> WORK TO COMPLETE: Copy the items word for word, from the line containing "Between point 42,33" up to and including the line containing "pixel 59 125 <".
----------
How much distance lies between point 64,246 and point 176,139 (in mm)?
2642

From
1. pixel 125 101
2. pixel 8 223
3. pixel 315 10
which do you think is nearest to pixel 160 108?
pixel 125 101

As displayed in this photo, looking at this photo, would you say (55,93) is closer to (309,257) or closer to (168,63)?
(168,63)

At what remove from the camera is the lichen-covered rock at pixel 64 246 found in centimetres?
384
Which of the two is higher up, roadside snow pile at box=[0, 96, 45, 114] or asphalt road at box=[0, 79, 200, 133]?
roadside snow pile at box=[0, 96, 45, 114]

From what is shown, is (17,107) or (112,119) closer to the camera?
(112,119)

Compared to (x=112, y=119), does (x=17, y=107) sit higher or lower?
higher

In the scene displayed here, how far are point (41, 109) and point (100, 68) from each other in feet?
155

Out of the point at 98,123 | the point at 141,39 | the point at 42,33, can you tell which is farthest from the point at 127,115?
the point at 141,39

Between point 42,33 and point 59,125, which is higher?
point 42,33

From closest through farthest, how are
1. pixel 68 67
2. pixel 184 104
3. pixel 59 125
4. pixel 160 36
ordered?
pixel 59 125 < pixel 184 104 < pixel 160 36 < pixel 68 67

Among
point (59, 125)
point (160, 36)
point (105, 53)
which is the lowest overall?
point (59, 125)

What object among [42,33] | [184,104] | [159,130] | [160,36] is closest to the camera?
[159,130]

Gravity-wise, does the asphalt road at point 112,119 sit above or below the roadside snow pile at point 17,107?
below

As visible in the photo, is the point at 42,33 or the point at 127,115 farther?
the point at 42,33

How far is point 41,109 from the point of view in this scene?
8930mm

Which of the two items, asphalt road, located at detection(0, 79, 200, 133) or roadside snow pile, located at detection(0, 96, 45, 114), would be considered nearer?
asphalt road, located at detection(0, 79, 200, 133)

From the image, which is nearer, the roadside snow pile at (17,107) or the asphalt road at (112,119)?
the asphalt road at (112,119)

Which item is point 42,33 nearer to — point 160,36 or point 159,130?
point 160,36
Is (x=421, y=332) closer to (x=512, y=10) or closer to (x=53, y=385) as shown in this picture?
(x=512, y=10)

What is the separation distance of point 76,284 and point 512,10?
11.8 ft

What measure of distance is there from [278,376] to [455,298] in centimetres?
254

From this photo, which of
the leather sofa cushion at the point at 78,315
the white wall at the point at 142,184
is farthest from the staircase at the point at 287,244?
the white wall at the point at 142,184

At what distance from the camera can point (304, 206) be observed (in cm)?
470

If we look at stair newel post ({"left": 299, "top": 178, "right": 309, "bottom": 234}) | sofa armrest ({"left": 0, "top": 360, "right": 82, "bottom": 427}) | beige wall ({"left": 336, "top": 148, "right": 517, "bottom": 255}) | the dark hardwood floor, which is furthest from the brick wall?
----------
> TASK SOLUTION:
Between point 42,33 and point 59,125, which is higher?
point 42,33

From closest through farthest, how are
1. pixel 68 67
2. pixel 184 104
3. pixel 59 125
4. pixel 160 36
ordered?
pixel 59 125 < pixel 184 104 < pixel 160 36 < pixel 68 67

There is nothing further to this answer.